Performance Monitoring Mechanism
To monitor the process proposed above, a multi-stakeholder panel should be established to ensure that the process is irreversible. Guarantors could be drawn from SADC, AU, UN and the Commonwealth.

Zimbabwean participants on this panel should include representatives drawn from the broadest spectrum of actors, including:

  • Civil Society Organisations
  • Political Parties
  • Faith Based Organisations
  • Business Community
  • Women’s Organisations
  • Students/Youth Organisations

In addition, minority groups and historically under-represented constituencies (e.g. the handicapped, albinos, etc.) must be accorded specific consideration. In each case, representatives should be be identified by their respective constituencies.

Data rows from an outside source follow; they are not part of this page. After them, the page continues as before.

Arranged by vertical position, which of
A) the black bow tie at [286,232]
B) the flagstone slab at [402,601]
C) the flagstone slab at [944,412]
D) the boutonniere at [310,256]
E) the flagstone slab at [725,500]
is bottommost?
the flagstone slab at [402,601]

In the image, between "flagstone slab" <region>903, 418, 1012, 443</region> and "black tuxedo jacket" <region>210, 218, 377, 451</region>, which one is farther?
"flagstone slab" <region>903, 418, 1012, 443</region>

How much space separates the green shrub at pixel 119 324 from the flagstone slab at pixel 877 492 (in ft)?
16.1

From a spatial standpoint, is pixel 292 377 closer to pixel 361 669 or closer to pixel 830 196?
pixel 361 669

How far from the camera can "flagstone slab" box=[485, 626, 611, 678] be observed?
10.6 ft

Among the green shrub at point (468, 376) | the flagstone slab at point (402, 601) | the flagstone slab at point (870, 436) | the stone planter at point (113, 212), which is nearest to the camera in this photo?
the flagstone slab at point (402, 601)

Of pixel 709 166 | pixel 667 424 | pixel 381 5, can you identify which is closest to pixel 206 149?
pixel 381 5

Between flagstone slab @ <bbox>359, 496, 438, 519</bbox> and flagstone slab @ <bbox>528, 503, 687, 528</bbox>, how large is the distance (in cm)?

Such a panel would have to set definite time frames and objectives to be met therein. The panel would be responsible for monitoring this process as well as guaranteeing its success within a specific time frame.

Unless immediate measures are taken, Zimbabwe’s crisis will continue to deepen. Everyday, it becomes increasingly difficult for the majority of Zimbabweans to meet their families’ basic needs. Economists estimate that by end of the year, 99% of the population will be living below the Poverty Datum Line (PDL). Clearly there is need for an urgent solution. Such a solution must come from the generality of Zimbabweans, and not simply from political parties. Similarly, while the support of Zimbabwe’s friends and neighbours is welcome, it is up to the people of Zimbabwe to determine their national destiny.